Where we strongly disagreed with the government view, however, was over the now-abandoned policy of compulsory academisation of all schools.

There are many very good academies and there are many very good maintained schools. It is not their organisational structure which determines this success, but the quality of teaching and leadership, and it is on this that we should focus. It follows that the compulsory academisation of every school is unnecessary and unfair.

Likewise, no school should feel that it has to become part of a partnership. We think that there can be enormous benefits from doing so and that this can be achieved through both multi-academy trusts and federations of maintained schools. However, some schools have the capacity to standalone and their choice must also be respected, as the government has acknowledged.
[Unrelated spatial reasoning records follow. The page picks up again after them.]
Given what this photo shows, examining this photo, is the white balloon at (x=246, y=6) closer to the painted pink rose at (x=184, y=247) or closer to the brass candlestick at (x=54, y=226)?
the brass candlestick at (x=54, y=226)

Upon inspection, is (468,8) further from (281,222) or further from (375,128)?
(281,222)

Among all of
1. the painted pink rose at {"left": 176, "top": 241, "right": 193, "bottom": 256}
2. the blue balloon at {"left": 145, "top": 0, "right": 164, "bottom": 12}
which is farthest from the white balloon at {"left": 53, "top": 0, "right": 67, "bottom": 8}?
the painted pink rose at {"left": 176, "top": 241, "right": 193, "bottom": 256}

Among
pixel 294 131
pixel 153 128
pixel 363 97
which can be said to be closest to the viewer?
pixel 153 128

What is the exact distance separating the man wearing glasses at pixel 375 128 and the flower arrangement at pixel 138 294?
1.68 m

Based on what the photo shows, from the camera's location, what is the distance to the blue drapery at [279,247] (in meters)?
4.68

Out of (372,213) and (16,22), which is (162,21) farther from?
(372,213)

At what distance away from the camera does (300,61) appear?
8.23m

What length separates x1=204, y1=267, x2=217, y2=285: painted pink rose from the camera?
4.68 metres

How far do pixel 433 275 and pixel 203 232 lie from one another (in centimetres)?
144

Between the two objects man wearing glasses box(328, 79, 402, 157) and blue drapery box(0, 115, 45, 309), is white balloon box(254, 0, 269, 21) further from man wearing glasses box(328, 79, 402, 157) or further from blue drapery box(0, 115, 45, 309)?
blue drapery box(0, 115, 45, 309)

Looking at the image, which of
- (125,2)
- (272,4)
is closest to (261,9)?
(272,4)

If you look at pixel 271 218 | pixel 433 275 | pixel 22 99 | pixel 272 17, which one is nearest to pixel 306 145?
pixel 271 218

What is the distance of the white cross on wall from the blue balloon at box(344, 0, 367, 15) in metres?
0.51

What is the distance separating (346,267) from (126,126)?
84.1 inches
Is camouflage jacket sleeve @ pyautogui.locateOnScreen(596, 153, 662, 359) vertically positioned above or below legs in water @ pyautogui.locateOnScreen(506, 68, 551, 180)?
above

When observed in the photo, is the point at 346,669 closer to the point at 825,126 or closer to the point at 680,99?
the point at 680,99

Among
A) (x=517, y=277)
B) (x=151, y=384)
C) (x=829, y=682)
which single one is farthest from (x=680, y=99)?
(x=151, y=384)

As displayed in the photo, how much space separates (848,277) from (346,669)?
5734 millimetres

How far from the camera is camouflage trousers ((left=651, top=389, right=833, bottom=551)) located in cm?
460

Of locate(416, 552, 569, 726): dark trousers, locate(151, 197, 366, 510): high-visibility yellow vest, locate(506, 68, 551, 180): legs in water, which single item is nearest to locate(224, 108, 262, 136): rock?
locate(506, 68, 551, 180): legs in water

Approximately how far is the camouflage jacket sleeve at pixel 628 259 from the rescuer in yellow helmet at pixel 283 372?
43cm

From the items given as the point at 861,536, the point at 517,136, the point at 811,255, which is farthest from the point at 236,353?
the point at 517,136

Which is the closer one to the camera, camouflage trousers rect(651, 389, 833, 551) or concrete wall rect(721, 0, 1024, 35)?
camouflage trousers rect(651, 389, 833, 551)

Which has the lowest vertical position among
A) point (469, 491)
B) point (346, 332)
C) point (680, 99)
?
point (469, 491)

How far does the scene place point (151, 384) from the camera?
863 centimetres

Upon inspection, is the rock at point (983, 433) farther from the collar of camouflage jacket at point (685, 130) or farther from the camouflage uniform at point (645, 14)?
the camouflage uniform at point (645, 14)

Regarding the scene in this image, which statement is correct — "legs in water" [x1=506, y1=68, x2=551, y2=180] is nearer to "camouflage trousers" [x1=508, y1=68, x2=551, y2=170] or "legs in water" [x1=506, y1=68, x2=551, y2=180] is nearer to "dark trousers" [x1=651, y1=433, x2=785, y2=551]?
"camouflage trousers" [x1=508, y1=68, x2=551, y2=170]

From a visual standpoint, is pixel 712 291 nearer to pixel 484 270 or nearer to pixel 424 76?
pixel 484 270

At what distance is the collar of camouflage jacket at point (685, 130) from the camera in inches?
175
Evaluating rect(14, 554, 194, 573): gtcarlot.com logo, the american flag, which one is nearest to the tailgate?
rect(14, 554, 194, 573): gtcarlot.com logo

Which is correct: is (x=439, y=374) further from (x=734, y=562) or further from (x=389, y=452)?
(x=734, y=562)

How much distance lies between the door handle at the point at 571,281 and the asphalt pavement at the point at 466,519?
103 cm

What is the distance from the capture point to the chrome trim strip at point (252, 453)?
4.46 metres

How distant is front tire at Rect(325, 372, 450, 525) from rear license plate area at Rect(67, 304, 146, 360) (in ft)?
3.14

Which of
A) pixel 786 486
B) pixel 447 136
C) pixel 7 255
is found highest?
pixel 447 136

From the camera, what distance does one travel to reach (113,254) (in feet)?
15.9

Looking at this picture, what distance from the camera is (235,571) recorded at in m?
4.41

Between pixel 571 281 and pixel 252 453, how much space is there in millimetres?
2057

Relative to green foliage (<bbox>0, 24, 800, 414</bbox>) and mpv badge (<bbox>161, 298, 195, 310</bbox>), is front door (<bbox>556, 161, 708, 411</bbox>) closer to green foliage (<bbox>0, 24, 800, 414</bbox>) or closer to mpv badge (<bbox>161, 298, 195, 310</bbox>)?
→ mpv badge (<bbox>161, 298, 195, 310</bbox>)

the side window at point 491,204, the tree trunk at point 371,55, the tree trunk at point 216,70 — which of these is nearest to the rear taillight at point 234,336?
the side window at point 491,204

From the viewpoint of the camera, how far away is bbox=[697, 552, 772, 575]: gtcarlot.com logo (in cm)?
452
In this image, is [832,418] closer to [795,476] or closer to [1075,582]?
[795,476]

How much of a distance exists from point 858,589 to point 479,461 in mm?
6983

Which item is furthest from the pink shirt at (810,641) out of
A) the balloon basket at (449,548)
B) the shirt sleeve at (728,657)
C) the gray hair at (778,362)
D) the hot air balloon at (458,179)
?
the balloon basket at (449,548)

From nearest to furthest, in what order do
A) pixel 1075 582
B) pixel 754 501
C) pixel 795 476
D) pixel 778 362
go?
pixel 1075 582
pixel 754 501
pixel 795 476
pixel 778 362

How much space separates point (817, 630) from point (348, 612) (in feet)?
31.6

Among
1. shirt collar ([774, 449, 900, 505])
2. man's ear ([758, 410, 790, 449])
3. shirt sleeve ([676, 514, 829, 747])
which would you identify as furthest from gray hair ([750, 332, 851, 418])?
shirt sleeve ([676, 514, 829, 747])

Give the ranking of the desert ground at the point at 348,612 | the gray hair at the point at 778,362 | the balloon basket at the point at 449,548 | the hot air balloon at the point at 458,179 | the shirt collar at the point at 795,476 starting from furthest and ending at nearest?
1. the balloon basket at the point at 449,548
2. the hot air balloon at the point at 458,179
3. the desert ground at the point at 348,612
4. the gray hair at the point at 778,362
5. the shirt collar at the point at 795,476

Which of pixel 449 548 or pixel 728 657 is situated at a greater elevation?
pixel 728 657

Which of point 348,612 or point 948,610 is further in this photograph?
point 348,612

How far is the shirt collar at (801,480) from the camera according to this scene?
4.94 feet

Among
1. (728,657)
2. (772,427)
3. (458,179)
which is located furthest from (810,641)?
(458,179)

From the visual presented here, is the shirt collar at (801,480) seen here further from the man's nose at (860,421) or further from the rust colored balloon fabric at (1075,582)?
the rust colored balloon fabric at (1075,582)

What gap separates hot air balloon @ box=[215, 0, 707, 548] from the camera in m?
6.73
It may be helpful to think about the areas covered in the White Paper in three overarching themes:

  • Staying in control of your destiny. The government will legislate further to introduce new mechanisms on top of those which already exist to introduce more academisation. School leaders need to find ways of managing this process.
  • Getting the right people with the right skills into the right roles. The White Paper has proposals around recruitment and retention of teachers and school leaders, particularly into areas of the country where this is more difficult, as well as changes to qualified teacher status and professional qualifications.
  • Ensuring challenge and support. The White Paper proposes that the local authority role in school improvement will decrease – local authorities will be expected to refocus on essential areas such as provision of places and meeting the needs of vulnerable children. Teaching School Alliances and system leaders will be increasingly mandated to provide school-to-school support. We need to ensure that there is enough support in all areas of the country.

There are a number of things the White Paper does not say. For example, there are several references to Ofsted, such as consulting over whether the judgement on teaching and learning should be removed, and an “improvement phase” without inspection for schools which have had a change of leadership.

However, there is no articulation of what an inspectorate should look like when we have moved closer to a self-improving system. ASCL’s blueprint sets out what we think should happen – a slim, smart and stable accountability framework with a small number of ambitious goals.

The White Paper also does not say nearly enough about teacher supply. While it does at least acknowledge that recruitment is becoming more difficult, we are not convinced it recognises the scale and urgency of the crisis.

The White Paper proposes reform of the National College for Teaching and Leadership to ensure it is better able to design and deliver well-targeted incentives and teacher recruitment campaigns. This is welcome, but much more action is needed to better incentivise the profession and build a system-wide campaign to attract the brightest and best into teaching.

There is still much discussion and argument to have over this White Paper. Many are exercised about what they see as an assault on local democracy by the proposal to remove the requirement to have parent representatives on governing boards and reducing the roles of local authorities.

Whatever the final detail, however, the move towards a school-led, self-improving system is clear. While there are individual points which need greater clarification and some proposals with which we may not agree, there is a real opportunity to move towards an education system which puts more power in the hands of schools to lead and drive improvement.

Ultimately, our goal is to realise the ambition summed up in a quote which prefaces our blueprint from former New York schools chancellor Joel Klein: “You can mandate adequacy; you can’t mandate greatness. It has to be unleashed.”
We believe it is school leaders who are best placed to unleash that greatness and we must do all we can to seize the moment.

  • Duncan Baldwin is deputy director of policy at the Association of School and College Leaders.